● Assigned task
Please print, word for word, the stretch of the passage below on the Latin West and Greek East that begins at "Ever since then, that" and stops after "victorious [Roman] preceptors'.".

In spite of overlappings, it was broadly true that the Western Empire spoke Latin and possessed a Latin culture, whereas the culture and language in the East were Greek. The difference between Latin West and Greek East was plain, longstanding and fundamental - and highly divisive. Roman and Greek had never got on very well, not surprisingly since one was the conqueror and the other the conquered. If, far back in 31 BC, Antony and Cleopatra had won the battle of Actium, and their enemy Octavian (Augustus) had lost, matters might have turned out differently. For Cleopatra was a Greek and Antony was pro-Greek, and had they been victorious, they might well have inaugurated, under Roman overlordship, a regime aiming at partnership between the two cultures. But Augustus, who defeated them, believed that the Romans should maintain political supremacy over the Greeks - the supremacy which his admirer Virgil openly proclaimed.
Ever since then, that was how it had been - until the time of Constantine the Great. For Constantine's foundation of Constantinople as his capital heralded a new era in which the East was to reassert the power of its Greek heritage. After Valentinian separated the two regions politically, this process accelerated. True, the official language of Constantinople was still, for the present, Latin, and so was the language of Eastern coinage and legislation. The time when the Eastern, or Byzantine, Empire would take a purely Greek appearance still lay far ahead. Antony and Cleopatra were still not wholly avenged. But meanwhile the goodwill between those who spoke Latin and those who spoke Greek was by no means extensive. The East, as Gibbon remarked, had always been 'less docile than the West to the voice of its victorious [Roman] preceptors'.

● Supplied information

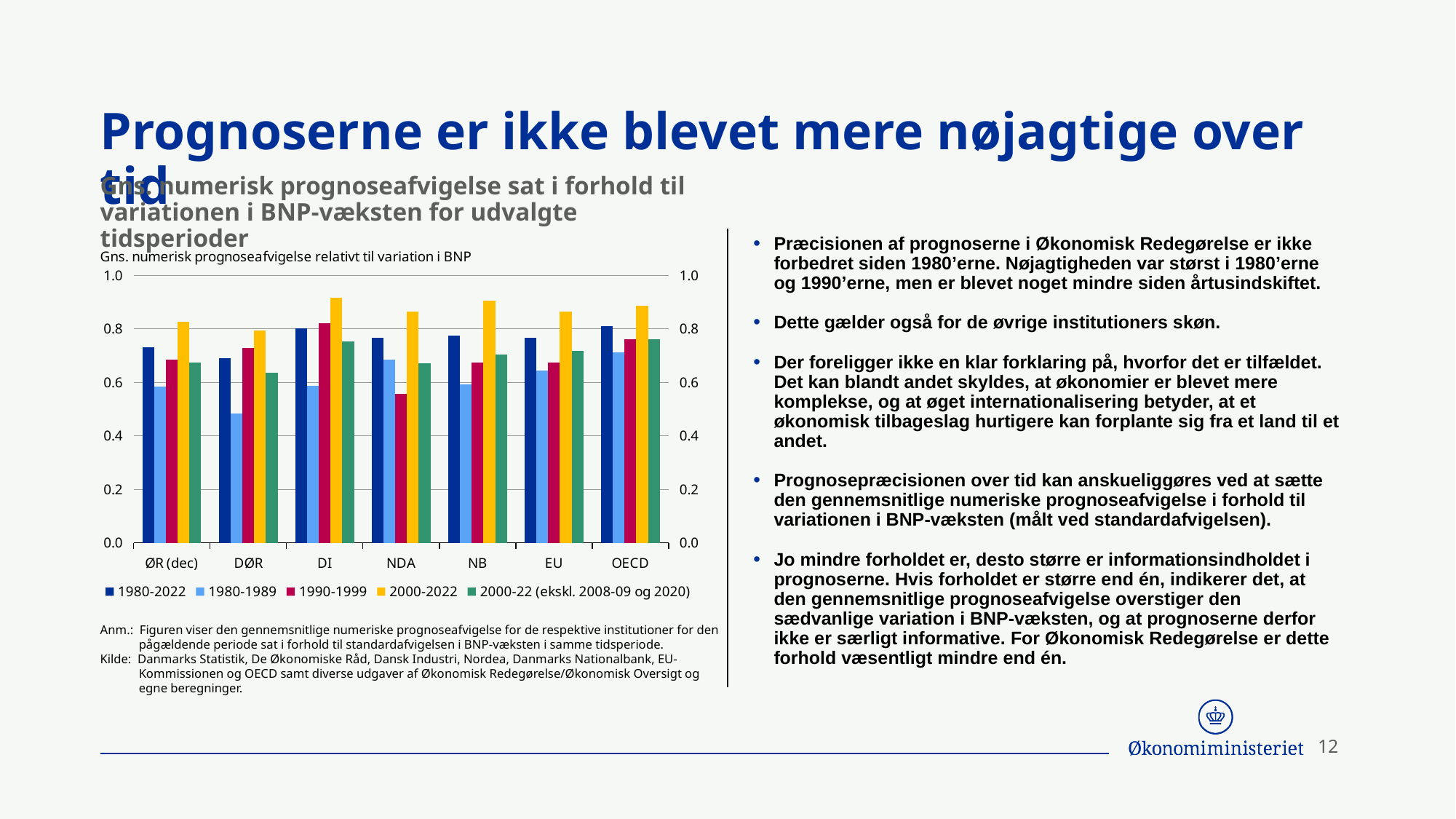
How many institutions (categories) are shown on the x axis of the chart? 7 Which institution has the lowest value in the 1980-1989 series? DØR For NDA, which is larger: the 1980-1989 value or the 1990-1999 value? 1980-1989 For DI, which series has the highest value? 2000-2022 Is the value for DI in the 2000-2022 series greater or less than 0.8? greater How many series does the chart's legend list? 5 Is the value for NB in the 2000-2022 series greater or less than 0.8? greater Is the value for OECD in the 1980-1989 series greater or less than 0.6? greater What is the label shown above the chart's y axis? Gns. numerisk prognoseafvigelse relativt til variation i BNP What kind of chart is shown on the slide? Bar chart In the 1980-2022 series, which is larger: the value for DØR or the value for DI? DI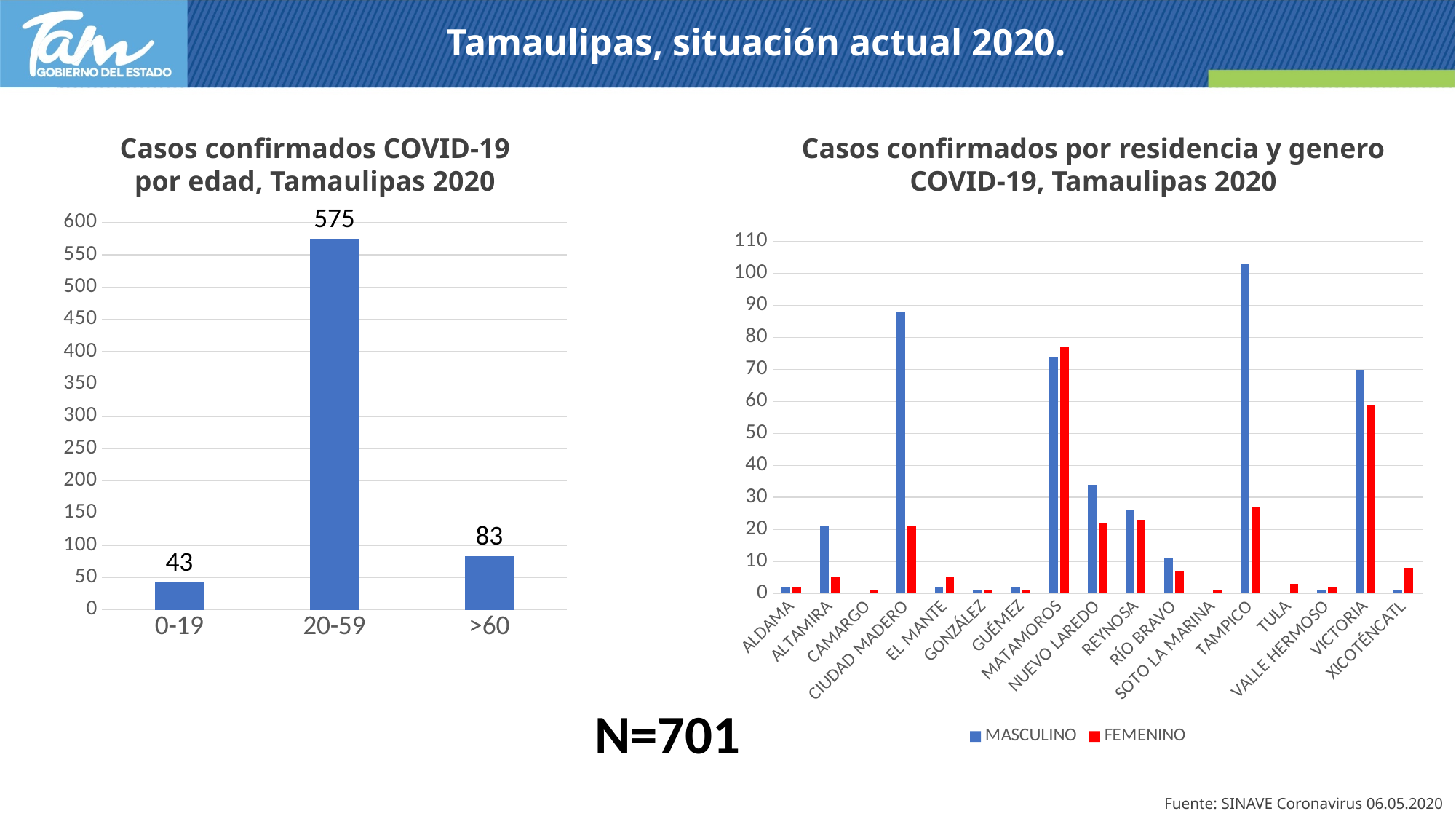
In the chart 'Casos confirmados por residencia y genero COVID-19, Tamaulipas 2020', is the FEMENINO value for TAMPICO greater or less than 40? less In the chart 'Casos confirmados COVID-19 por edad, Tamaulipas 2020', what is the value for the 0-19 age group? 43 In the chart 'Casos confirmados COVID-19 por edad, Tamaulipas 2020', what is the value for the 20-59 age group? 575 In the chart 'Casos confirmados por residencia y genero COVID-19, Tamaulipas 2020', which municipality has the highest MASCULINO value? TAMPICO In the chart 'Casos confirmados COVID-19 por edad, Tamaulipas 2020', which age group has the lowest number of cases? 0-19 In the chart 'Casos confirmados COVID-19 por edad, Tamaulipas 2020', which is larger, the value for >60 or the value for 0-19? >60 In the chart 'Casos confirmados COVID-19 por edad, Tamaulipas 2020', how many age groups are shown? 3 In the chart 'Casos confirmados por residencia y genero COVID-19, Tamaulipas 2020', is the MASCULINO value for CIUDAD MADERO greater or less than 80? greater In the chart 'Casos confirmados por residencia y genero COVID-19, Tamaulipas 2020', which is larger for VICTORIA, the MASCULINO or the FEMENINO value? MASCULINO In the chart 'Casos confirmados COVID-19 por edad, Tamaulipas 2020', what is the difference between the 20-59 and >60 age groups? 492 In the chart 'Casos confirmados por residencia y genero COVID-19, Tamaulipas 2020', how many series does the legend list? 2 What type of chart is 'Casos confirmados por residencia y genero COVID-19, Tamaulipas 2020'? Bar chart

● Answer to the exercise
Ever since then, that was how it had been - until the time of Constantine the Great. For Constantine's foundation of Constantinople as his capital heralded a new era in which the East was to reassert the power of its Greek heritage. After Valentinian separated the two regions politically, this process accelerated. True, the official language of Constantinople was still, for the present, Latin, and so was the language of Eastern coinage and legislation. The time when the Eastern, or Byzantine, Empire would take a purely Greek appearance still lay far ahead. Antony and Cleopatra were still not wholly avenged. But meanwhile the goodwill between those who spoke Latin and those who spoke Greek was by no means extensive. The East, as Gibbon remarked, had always been 'less docile than the West to the voice of its victorious [Roman] preceptors'.